Lenningen. Von einem kleinen Tohuwabohu sprach Lenningens Bürgermeister Michael Schlecht, als er den Tagesordnungspunkt zur ersten Änderung des Flächennutzungsplans für die Gemeinschaftsschuppenanlage in Unterlenningen aufrief. Das Regierungspräsidium (RP) und der Verband Region Stuttgart haben dazu eine Stellungnahme abgegeben. „Nur die Region hat Bedenken. Wir haben nun einen Gesprächstermin“, erklärte Erika Biedermann-Keck, Leiterin des Bauverwaltungsamts.
Das Regierungspräsidium sieht keine Probleme bei der Realisierung des Lenninger Wunsches, eine Gemeinschaftsschuppenanlage direkt neben der Bundesstraße nach dem Ortsausgang Unterlenningen in Richtung Brucken zu bauen, zumal es sich um eine „geringfügige Inanspruchnahme“ handelt. In dem Schuppen sollen Hobbylandwirte Unterstellmöglichkeiten für ihre Schlepper und andere Gerätschaften bekommen, die sie für die Pflege beispielsweise der Streuobstwiesen brauchen.
Die Region Stuttgart ist jedoch anderer Ansicht. Die dem RP untergeordnete Behörde äußerte weiterhin Bedenken, da sich der Bereich in der Grünzäsur befindet. „Die Region befürchtet, dass die Ortsteile Brucken und Unterlenningen zusammenwachsen“, so Erika Biedermann-Keck. Dabei handelt es bei dem geplanten Standort um einen Bereich, der schon vorbelastet ist: ein Bierkeller und das Regenüberlaufbecken befinden sich bereits dort. Nicht zuletzt aus diesem Grund weist die Gemeinde Lenningen die Bedenken des Verbands entschieden zurück.

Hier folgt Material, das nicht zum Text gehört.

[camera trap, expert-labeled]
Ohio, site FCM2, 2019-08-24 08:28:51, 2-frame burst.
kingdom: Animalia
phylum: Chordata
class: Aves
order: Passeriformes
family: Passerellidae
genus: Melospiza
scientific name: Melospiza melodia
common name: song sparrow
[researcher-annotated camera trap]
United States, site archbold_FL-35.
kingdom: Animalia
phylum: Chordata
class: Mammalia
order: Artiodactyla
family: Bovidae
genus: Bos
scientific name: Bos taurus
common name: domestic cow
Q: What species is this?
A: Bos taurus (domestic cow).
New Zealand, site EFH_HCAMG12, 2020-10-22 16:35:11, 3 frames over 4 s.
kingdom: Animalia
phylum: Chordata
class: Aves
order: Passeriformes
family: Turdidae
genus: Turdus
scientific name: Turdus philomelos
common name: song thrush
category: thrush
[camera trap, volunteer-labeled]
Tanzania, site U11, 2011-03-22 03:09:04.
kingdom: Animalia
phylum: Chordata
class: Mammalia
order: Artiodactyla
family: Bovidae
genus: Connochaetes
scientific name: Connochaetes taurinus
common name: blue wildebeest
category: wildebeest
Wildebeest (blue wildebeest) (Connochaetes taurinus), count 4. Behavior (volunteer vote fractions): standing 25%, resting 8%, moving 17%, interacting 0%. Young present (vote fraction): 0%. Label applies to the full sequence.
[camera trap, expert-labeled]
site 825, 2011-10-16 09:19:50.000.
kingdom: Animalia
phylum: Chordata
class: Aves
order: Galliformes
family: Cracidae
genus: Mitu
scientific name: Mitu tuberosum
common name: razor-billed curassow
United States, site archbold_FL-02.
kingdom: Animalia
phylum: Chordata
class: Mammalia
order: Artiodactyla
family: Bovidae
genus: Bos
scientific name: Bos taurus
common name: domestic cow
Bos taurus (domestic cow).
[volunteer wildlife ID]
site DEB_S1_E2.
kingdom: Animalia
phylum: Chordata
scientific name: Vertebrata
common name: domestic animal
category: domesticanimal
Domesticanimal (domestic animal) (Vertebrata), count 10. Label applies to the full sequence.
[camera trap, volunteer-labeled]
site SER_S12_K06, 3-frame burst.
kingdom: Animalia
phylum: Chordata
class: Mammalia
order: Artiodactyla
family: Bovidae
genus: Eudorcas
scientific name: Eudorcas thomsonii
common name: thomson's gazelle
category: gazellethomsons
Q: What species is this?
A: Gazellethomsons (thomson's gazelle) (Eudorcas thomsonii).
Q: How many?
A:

„Warum machen wir ein neues Fass auf und schauen nicht, ob wir innerörtlich eine Möglichkeit finden“, fragte Dieter Epple. Dies lehnt Erika Biedermann-Keck aus nachvollziehbaren Gründen ab: „Da sind Konflikte vorprogrammiert wenn nachts um zehn Uhr der Traktor durchs Wohngebiet fährt. Es ist ja auch schweres Gerät.“ Aus diesem Grund fiel die Wahl auf den vorgeschlagenen Standort, denn er grenzt an ein Gewerbegebiet an und hat direkte Anbindung an die B 465. „Der Standort ist richtig, solch ein Schuppen gehört nicht in die Ortsmitte“, stellte auch Karl Boßler klar und Jürgen Rau wunderte das Verhalten des Verbands. „Die Region sollte sich klar machen, ob sie Landschaftspfleger will oder nicht“, sagte er.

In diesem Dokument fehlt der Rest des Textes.